はじめに
誤りについては優しく指摘してくださると嬉しいです。
概観
修飾子staticをつけることでクラスに属するようにし、
全てのインスタンスで共有されるようにしたフィールドやメソッドが静的メンバ。
静的メンバはクラスメンバとも言う。
静的メソッド、静的フィールドはそれぞれクラスメソッド、クラスフィールドとも言う。
インスタンス間で共通している変数を作りたいときなんかにstaticで定義する。
オブジェクト指向でない言語で言うところの関数みたいなイメージになった。
具体例
静的フィールド
次のようなクラスにおいて、静的フィールドとしてnumを定義することを考える。
namespace Sample
{
internal class Class
{
// 静的フィールドとしてnumを定義し初期値を0に。
private static int num = 0;
// 通常のフィールド
private int id;
// コンストラクタ
public Class(int id)
{
this.id = id;
num++; // インスタンスが生成される度にnumが1増える
Console.WriteLine("id:{0} オブジェクト数(計):{1}", this.id, num);
}
// 静的メソッド
public static void ShowNumber()
{
Console.WriteLine("オブジェクトの数:{0}", num);
}
}
}
このコードを以下のように実行すると、numがインスタンス間で共有されており、
インスタンス生成の度に1増えているのが分かる。
namespace Sample
{
internal class Program
{
static void Main(string[] args)
{
// インスタンスを格納する配列を宣言
Class[] d = new Class[2];
// インスタンスの数を表示
Class.ShowNumber(); // この時点でオブジェクトは0
for (int i = 0; i < d.Length; i++)
{
d[i] = new Class(i * 10);
Class.ShowNumber();
}
}
}
}
// 出力結果
// オブジェクトの数:0
// id:0 オブジェクト数(計):1
// id:10 オブジェクト数(計):2
また、静的フィールドにアクセスするには、クラス名.フィールド名でアクセスしなければならない。

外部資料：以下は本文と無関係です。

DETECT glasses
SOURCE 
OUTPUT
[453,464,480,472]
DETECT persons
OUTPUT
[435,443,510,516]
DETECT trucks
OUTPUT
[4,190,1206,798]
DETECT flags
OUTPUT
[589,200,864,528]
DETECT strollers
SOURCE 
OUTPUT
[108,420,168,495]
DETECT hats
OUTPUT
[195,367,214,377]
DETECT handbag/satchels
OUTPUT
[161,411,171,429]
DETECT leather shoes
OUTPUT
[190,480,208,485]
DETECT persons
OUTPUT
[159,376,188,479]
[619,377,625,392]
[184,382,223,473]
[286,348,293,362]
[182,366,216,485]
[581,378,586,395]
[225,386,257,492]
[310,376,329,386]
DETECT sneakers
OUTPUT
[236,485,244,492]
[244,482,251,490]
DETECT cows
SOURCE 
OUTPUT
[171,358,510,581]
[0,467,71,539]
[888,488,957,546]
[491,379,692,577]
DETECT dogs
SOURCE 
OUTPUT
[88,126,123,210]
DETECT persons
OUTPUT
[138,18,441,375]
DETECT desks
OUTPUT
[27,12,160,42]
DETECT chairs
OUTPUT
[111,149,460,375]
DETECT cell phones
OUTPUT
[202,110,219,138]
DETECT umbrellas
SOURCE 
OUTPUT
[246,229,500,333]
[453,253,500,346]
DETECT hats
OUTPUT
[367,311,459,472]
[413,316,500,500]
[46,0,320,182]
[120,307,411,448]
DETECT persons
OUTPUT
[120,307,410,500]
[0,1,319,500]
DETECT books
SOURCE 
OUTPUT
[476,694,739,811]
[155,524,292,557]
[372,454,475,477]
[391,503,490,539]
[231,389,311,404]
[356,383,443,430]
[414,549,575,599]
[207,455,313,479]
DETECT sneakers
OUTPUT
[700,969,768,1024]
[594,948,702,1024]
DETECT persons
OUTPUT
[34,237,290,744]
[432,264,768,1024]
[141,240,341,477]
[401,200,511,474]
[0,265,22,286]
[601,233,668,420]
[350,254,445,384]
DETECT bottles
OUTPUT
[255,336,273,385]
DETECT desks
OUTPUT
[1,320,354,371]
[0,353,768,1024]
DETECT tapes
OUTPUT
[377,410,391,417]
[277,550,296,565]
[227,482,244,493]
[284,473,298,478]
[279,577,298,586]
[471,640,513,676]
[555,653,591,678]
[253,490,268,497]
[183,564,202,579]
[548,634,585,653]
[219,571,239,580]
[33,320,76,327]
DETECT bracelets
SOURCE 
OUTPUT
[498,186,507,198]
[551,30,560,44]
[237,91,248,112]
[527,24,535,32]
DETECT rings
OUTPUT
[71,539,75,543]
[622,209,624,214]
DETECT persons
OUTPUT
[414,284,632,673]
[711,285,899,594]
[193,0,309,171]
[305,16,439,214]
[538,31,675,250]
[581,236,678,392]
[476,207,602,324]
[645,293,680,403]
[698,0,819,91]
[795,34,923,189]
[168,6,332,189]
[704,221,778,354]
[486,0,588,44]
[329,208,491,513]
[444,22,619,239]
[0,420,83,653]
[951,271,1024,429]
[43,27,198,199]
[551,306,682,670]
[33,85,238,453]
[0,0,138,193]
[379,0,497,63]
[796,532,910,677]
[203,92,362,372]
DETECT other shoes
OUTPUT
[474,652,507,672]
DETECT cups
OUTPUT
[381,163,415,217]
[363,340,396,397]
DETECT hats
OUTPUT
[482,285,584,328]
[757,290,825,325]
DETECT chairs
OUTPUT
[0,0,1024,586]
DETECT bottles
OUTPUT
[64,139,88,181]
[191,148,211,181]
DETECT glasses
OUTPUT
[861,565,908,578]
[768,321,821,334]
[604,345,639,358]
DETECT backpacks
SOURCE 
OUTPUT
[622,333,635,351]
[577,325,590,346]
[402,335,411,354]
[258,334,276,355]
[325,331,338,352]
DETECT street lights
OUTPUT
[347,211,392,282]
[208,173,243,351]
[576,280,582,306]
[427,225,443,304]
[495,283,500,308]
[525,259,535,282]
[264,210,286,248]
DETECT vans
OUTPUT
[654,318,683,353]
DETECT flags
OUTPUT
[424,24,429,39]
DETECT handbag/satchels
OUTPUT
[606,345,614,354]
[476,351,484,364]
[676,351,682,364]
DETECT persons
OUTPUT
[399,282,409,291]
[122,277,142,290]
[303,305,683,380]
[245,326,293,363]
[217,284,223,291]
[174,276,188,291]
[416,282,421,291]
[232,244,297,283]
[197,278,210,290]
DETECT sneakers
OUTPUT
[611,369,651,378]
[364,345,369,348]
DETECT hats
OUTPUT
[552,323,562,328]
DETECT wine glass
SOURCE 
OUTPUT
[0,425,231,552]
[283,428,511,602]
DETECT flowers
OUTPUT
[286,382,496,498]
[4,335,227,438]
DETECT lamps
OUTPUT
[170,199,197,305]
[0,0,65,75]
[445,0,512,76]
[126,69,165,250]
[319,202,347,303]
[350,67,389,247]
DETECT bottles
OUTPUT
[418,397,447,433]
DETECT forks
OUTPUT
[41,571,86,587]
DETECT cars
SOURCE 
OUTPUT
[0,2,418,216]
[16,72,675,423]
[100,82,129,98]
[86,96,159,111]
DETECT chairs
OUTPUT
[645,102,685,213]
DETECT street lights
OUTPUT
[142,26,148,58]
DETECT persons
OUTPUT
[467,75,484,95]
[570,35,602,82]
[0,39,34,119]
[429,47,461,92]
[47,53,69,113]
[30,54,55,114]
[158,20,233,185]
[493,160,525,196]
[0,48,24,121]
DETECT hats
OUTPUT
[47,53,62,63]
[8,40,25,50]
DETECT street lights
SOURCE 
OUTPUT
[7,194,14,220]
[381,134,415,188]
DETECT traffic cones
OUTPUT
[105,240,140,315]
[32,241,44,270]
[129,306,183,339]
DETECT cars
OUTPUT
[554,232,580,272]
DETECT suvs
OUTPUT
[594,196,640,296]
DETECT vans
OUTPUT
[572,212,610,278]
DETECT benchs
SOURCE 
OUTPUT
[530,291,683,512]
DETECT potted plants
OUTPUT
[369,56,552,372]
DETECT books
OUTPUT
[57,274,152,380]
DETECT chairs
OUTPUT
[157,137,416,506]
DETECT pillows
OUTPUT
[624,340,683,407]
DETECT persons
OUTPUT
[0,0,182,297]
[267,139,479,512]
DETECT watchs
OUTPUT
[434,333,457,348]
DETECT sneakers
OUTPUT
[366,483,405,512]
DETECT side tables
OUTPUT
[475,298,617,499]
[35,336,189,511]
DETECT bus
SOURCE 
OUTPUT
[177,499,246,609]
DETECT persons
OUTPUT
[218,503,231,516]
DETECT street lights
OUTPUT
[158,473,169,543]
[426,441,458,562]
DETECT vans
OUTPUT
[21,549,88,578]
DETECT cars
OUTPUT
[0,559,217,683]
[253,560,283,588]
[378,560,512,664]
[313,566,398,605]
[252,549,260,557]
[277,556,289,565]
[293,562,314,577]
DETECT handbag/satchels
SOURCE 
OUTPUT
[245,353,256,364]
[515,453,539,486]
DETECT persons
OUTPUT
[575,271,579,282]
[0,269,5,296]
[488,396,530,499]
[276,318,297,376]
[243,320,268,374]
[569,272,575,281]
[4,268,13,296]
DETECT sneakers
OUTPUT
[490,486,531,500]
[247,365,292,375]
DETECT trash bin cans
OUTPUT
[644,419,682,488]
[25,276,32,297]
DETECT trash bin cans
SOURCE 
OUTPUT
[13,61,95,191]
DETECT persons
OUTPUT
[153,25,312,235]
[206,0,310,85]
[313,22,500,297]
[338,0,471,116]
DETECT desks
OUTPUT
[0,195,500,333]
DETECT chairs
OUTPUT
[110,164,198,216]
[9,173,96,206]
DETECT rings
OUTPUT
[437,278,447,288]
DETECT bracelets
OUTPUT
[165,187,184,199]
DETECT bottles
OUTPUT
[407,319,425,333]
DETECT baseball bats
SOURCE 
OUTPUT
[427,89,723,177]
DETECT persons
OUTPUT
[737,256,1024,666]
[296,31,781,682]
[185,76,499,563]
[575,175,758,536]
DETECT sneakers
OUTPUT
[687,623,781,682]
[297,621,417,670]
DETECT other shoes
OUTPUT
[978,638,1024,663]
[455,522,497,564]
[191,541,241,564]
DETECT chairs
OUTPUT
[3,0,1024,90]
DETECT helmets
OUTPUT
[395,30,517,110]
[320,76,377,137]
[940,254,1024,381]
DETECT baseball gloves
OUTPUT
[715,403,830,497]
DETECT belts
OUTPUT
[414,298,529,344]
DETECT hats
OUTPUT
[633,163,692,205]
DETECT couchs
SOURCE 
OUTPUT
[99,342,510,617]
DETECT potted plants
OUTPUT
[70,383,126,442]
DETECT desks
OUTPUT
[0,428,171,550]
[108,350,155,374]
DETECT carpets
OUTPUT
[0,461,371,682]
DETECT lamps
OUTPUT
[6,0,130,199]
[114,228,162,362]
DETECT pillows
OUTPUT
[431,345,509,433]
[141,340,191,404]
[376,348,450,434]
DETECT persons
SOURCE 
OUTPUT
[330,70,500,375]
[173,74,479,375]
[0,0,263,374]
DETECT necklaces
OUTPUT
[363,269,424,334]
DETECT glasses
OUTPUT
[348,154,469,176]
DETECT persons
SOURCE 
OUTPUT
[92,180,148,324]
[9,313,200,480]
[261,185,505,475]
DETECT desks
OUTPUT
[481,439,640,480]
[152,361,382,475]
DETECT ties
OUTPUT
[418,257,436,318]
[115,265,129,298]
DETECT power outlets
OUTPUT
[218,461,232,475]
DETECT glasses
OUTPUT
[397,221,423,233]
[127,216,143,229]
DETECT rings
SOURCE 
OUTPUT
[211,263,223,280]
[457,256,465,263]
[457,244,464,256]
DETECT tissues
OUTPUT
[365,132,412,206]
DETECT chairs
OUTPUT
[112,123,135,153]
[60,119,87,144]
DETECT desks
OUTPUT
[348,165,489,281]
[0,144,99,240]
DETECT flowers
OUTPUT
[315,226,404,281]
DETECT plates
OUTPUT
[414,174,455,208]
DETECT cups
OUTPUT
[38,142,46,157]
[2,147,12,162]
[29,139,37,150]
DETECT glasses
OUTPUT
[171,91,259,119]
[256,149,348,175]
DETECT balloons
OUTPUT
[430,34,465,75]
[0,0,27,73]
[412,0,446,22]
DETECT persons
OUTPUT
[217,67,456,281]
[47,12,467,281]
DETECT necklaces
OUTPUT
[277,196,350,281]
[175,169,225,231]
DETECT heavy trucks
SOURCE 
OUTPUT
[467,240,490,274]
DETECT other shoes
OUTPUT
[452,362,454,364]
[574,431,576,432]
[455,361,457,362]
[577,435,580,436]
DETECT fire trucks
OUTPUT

Console.WriteLine(Class.num);
// 出力
// 2
静的コンストラクタ
静的フィールドを初期化するには、静的コンストラクタを使う。
例えば同じ会社の社員についてのクラスを以下のように定義したとする。
所属している会社は同じはずなので、静的フィールドで設定しており、
その値を静的コンストラクタで初期化している。
class Person
{
int age; // インスタンスフィールド
string gender; // インスタンスフィールド
static string EmployedBy; // 静的フィールド
// 通常のコンストラクタ
public Person(int age, string gender)
{
this.age = age;
this.gender = gender;
}
// 静的コンストラクタ
static Person()
{
Person.Employedby = "A Company";
}
}
静的コンストラクタは、そのクラスの何らかのメンバーに初めてアクセスしたときに1度だけ呼び出される。
静的メソッド
続いて静的メソッドfoo()を以下のように定義して実行する。
namespace Sample2
{
internal class Program
{
// staticなフィールド
private static int snum = 100;
// インスタンスフィールド
public int inum = 200;
// staticなメソッド
public static void foo()
{
Console.WriteLine("staticメソッド");
}
// インスタンスメソッド
public void bar()
{
Console.WriteLine("インスタンスメソッド");
}
static void Main(string[] args) // エントリポイント(Main)はここ
{
// インスタンス生成
Program p = new Program();
// インスタンスフィールドはインスタンスを通してアクセス
Console.WriteLine("pのインスタンスフィールド:inum = {0}", p.inum);
// staticフィールドはProgram.snumのようにクラス名を通じてアクセスする
// 今回は同じクラス内なので、snumだけでもアクセスできる
Console.WriteLine("Programのクラスフィールド:snum = {0}", snum);
foo();
p.bar();
}
}
}
静的メソッドは静的メンバーにしかアクセスできない。
メソッドからインスタンスフィールドにアクセスする必要がなければ、
静的メソッドにしておく方が実行効率の面で良い (らしい)。
また、よく使う計算処理なんかもインスタンスを生成する必要はないので、静的メソッドで作っておくとよい。
静的クラス
標準ライブラリの1つであるMathのように、静的メンバのみをもつ、インスタンス生成が不可能なクラスも定義できる。
具体的にはクラス定義時にstatic classと書くことで定義できるようだが、今のところ書く機会がないので、その時に追記する。
結論
staticをつけることで定義できるのが静的メンバ。
静的メンバはインスタンス化せずにアクセスできるため、共通した処理を書くのに便利。また、インスタンス間で共有されるためカウンタや全てに共通する状態や定数の保持に使うことができる。